A child going into an actual shop and buying a vinyl? It will make you feel old and decrepit, and it’ll utterly bamboozle young people … but shut up – it’s Christmas!

T

he weird thing about tradition is that it has a tendency to long outlive its usefulness. Bonfire Night, once a way for the government to remind the public of its capacity to murder revolutionaries, has simply become an excuse to eat a jacket potato in a field. Church bells still ring on Sunday mornings, when it would be quicker and way more considerate to ping the congregation on WhatsApp. And the John Lewis Christmas advert is somehow still a thing.

True, it wasn’t so long ago that the John Lewis Christmas advert was a cultural institution; a teargas grenade lobbed into the television schedules to make viewers cry in the middle of The Cube. But now it is the year 2025, and things have changed. The John Lewis advert is a linear television commercial about a department store, even though the only way to describe either of those two things to a child is as a YouTube with no search function and an Amazon you actually have to walk to.

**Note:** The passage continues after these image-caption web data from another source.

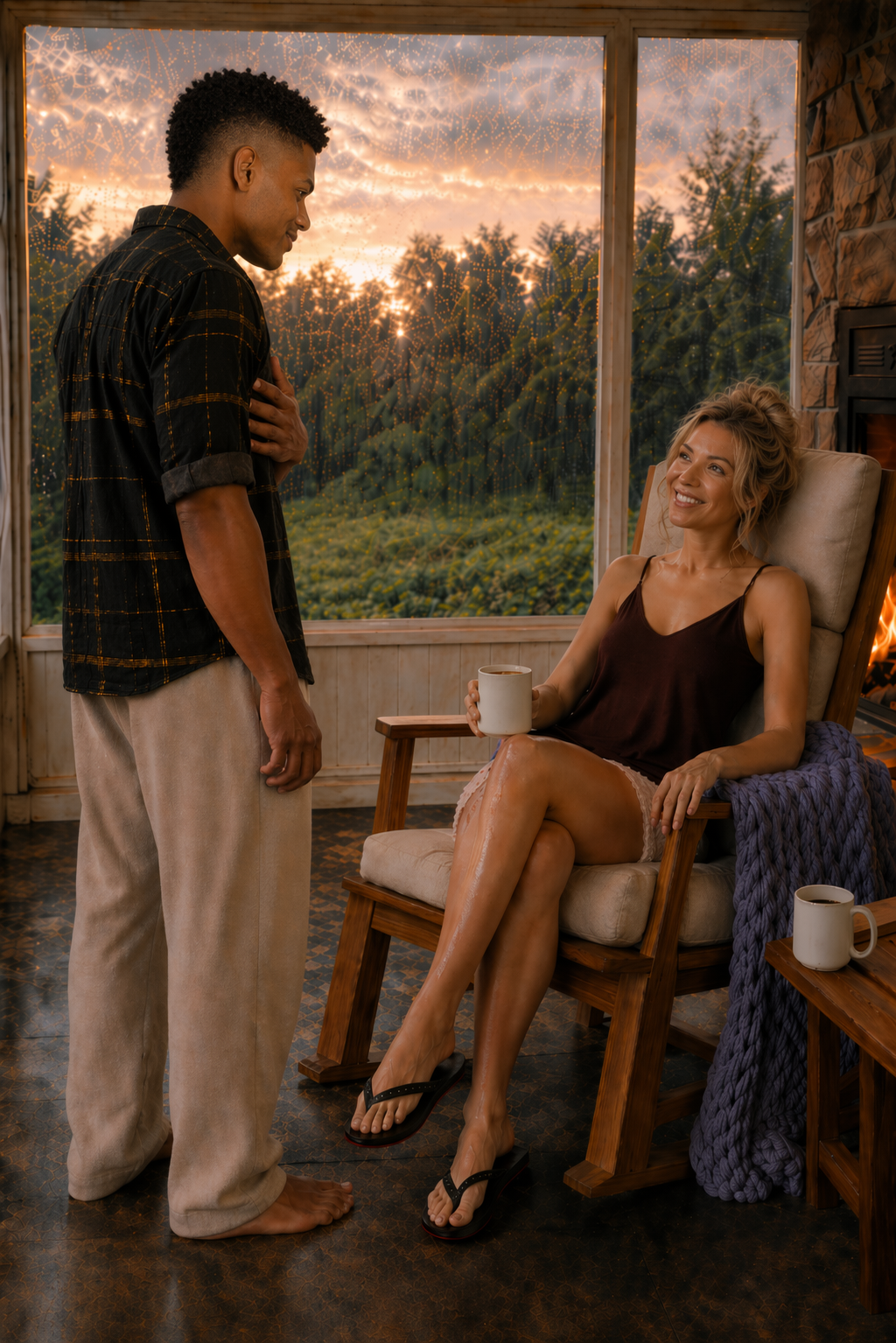 1_Heaven_is_a_porch_in_the_rain_Aleph.Omega.png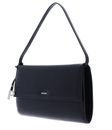 PICARD Auguri Crossbody Bag Ocean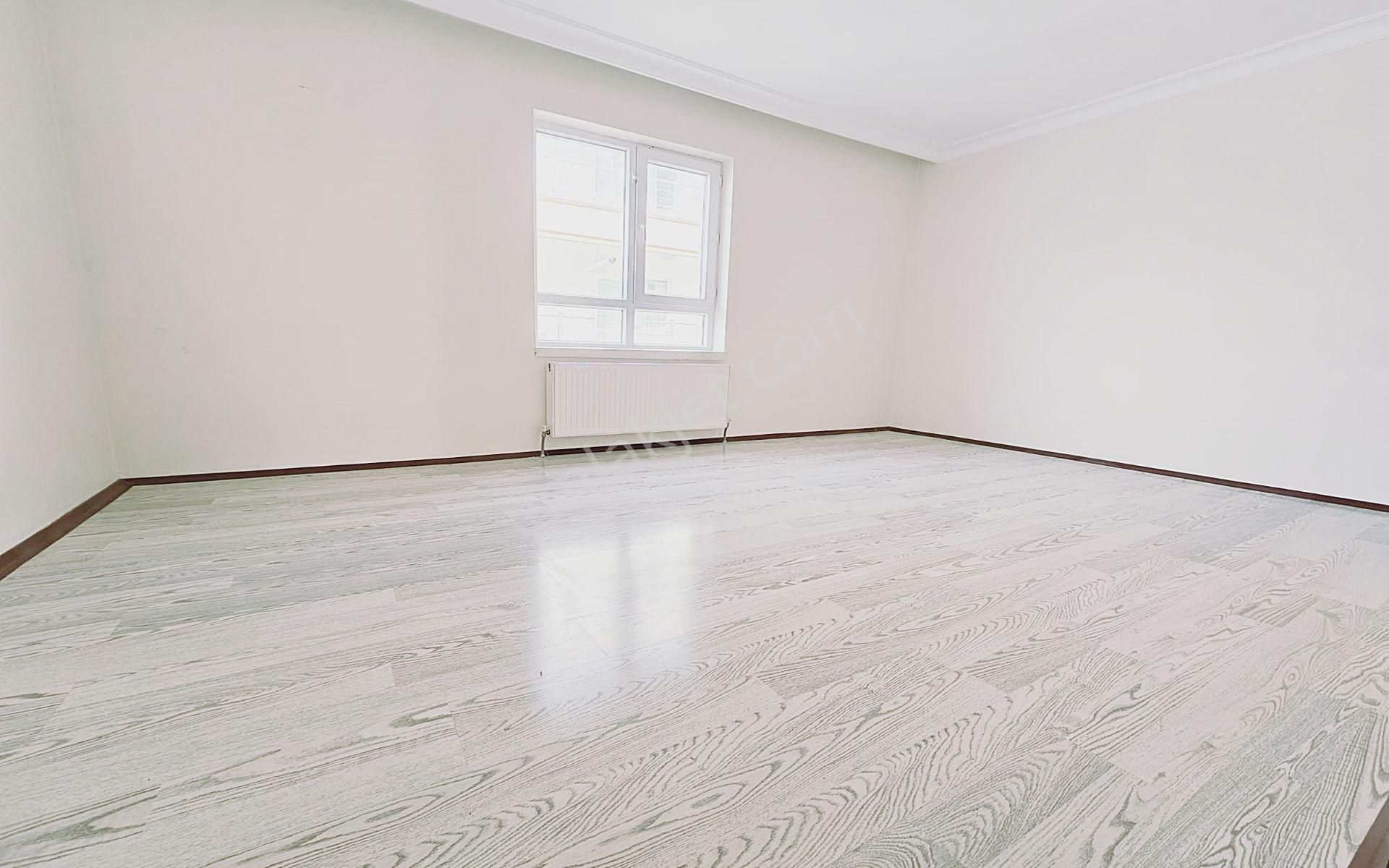 Kanuni De 3+1 Orta Kat Satılık 140m2 Daire - Görsel 15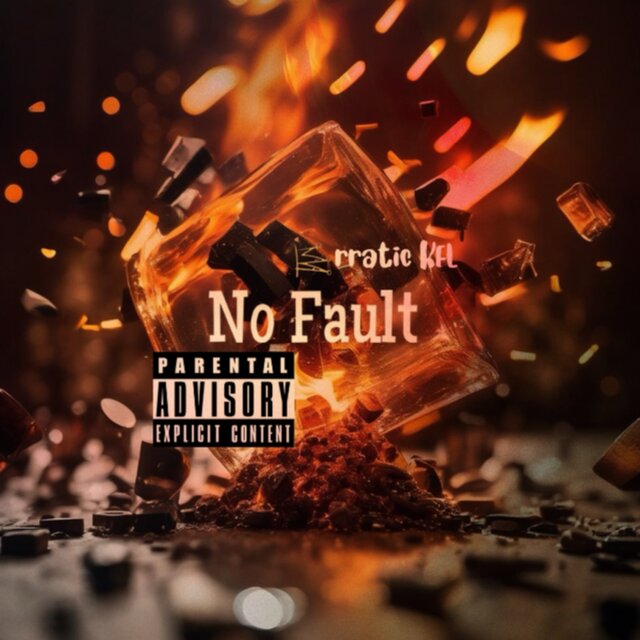 No Fault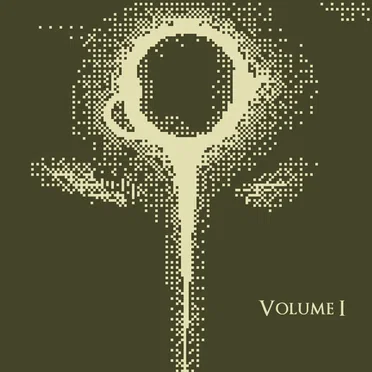 Volume I
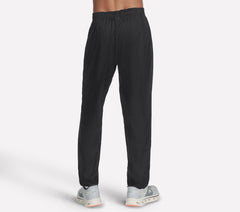 Skechers For Sale | Hoops Track Pant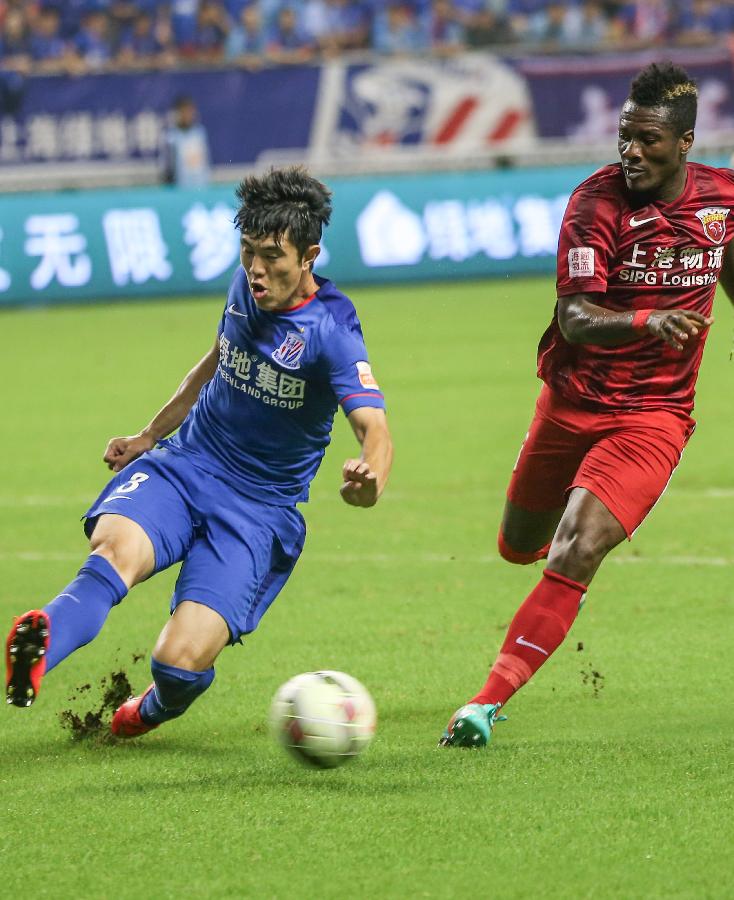 英超前瞻：水晶宫近5场联赛4次零封，富勒姆主场战斗力强悍（英超前瞻：水晶宫近5轮4场零封，富勒姆主场强势十足）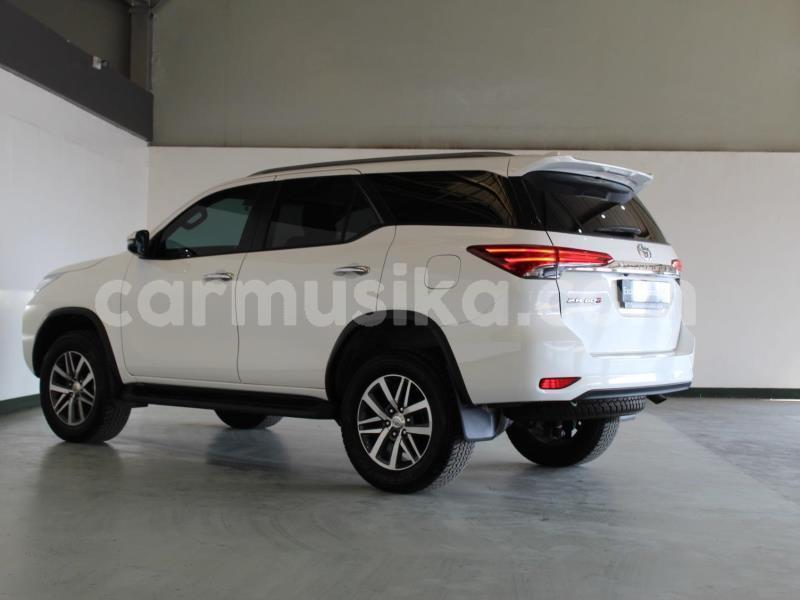 Big with watermark toyota fortuner matabeleland south beitbridge 16617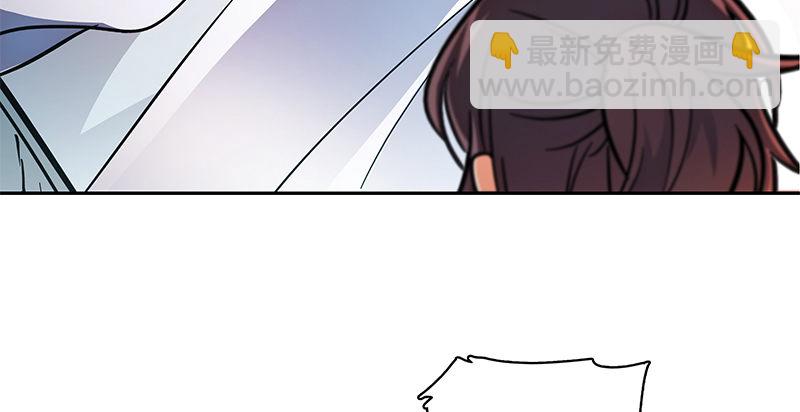 第四十七话 不离不弃(1/3)-第51话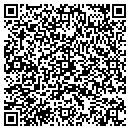 QR code with Baca G Floors contacts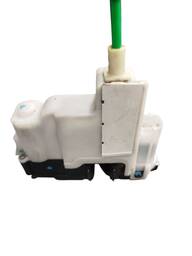 FECHADURA PORTA TRASA DIREITA PALIO GRAN SIENA ARGO CRONOS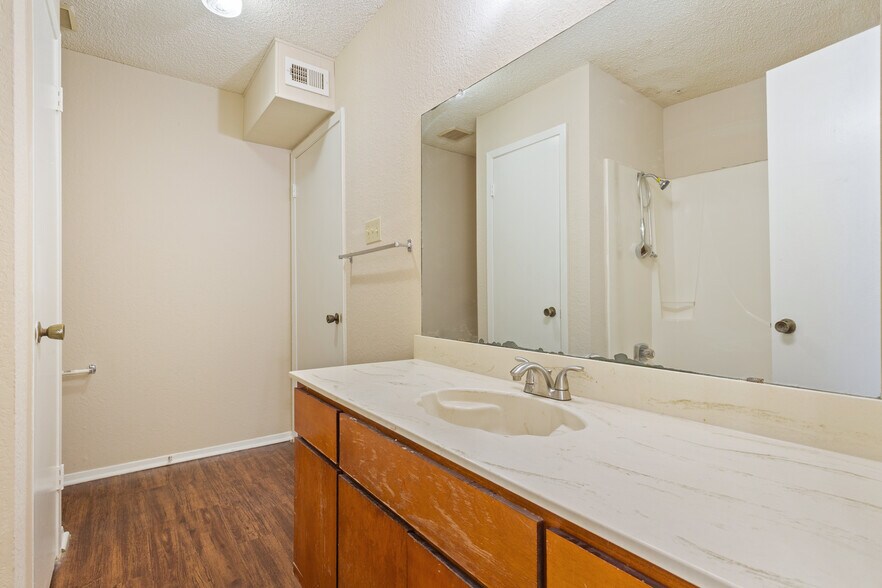 More Photos Of ,  Multifamily For Sale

Nevertheless, this year’s John Lewis Christmas advert has landed – 10 days earlier than last year – and it is absolutely business as usual. A boy buys his dad a vinyl copy of the house banger Where Love Lives by Alison Limerick. The record causes the dad to be transported to a dancefloor, where his son greets him as a baby, a toddler, and finally as an adolescent. And then, through the sheer power of John Lewis, the song slows down into a sludgy plink-plonk cover version of itself.